What Is Seller Financing?
Seller financing means you act as the lender for a portion of the purchase price. The buyer pays a down payment at closing, then makes regular payments — principal plus interest — to you over an agreed period.
A typical structure involves the buyer paying 70–80% at closing (via their own equity plus an SBA or conventional loan) and the seller financing the remaining 20–30% via a promissory note.
Seller notes are typically subordinated to any bank debt — the bank gets paid first if the business defaults. This is a real risk, which is why note terms matter enormously.
Example Transaction Structure
Pros & Cons of Seller Financing
When Seller Financing Makes Sense
SBA Loan Standby Note Requirement
SBA lenders often require the seller to carry a standby note — typically 10–15% of the purchase price — as a condition of loan approval. Payments on this note may be deferred for 24 months. It's a common structure in well-run SBA transactions that ultimately benefits both parties.
Bridging a Valuation Gap
When seller and buyer can't fully agree on value, a seller note can close the gap. The seller gets the higher price they want; the buyer pays the premium over time — sometimes with performance contingencies built in.
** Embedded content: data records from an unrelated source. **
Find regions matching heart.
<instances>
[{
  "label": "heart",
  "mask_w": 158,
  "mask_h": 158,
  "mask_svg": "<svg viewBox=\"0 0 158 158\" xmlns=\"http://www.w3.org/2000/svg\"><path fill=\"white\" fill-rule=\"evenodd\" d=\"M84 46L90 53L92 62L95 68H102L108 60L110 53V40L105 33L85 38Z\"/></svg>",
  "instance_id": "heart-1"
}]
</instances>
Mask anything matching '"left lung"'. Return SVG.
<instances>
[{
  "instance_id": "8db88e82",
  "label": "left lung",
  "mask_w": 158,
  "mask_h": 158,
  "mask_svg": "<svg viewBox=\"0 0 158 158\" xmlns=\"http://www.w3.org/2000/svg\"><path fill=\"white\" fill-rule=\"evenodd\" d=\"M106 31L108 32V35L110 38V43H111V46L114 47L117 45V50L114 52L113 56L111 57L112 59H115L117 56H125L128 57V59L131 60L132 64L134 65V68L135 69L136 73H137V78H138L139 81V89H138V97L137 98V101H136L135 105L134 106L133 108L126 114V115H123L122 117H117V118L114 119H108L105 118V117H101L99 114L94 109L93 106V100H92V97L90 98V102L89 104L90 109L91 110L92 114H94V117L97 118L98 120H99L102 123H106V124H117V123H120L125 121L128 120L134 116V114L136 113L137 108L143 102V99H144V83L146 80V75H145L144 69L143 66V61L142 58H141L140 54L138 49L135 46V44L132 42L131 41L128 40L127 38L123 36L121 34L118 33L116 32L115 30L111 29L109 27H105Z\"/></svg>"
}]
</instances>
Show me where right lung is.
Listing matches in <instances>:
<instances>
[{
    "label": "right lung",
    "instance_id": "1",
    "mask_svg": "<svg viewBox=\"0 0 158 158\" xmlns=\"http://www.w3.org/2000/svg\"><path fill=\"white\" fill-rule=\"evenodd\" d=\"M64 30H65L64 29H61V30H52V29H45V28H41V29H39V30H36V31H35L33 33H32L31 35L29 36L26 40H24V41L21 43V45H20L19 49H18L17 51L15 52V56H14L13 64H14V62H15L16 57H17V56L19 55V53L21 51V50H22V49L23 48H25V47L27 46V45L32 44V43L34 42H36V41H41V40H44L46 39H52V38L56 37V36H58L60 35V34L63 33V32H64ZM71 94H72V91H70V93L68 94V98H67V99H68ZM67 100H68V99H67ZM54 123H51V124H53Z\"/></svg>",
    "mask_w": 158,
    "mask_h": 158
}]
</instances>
Backing a Strong Operator Without Full Capital
Some of the best buyers are highly capable operators who lack the capital for an all-cash deal. Seller financing allows you to sell to the person most likely to succeed — protecting the business you built and maximizing the chance your note gets repaid.
Earnout for Future Performance
When part of your business's value depends on a future outcome — a contract renewal, pending product launch, or key employee retention — an earnout lets you capture that upside if it materializes, without the buyer paying for something that hasn't happened yet.
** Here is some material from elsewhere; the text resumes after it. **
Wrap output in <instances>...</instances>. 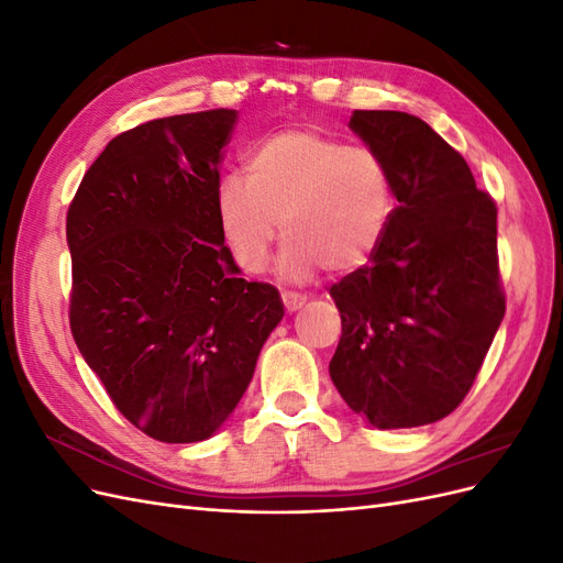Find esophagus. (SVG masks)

How to Protect Yourself as a Seller-Lender
Always require a personal guarantee from the buyer — this holds them personally liable, not just the business entity.
Secure the note with a first or second lien on business assets where possible, giving you recourse in a default scenario.
Require regular financial reporting so you can monitor business health during the repayment period.
Work with a business attorney to draft the promissory note, security agreement, and guarantee documents properly.
Consider a life insurance assignment on the buyer, so the note is paid in the event of their death.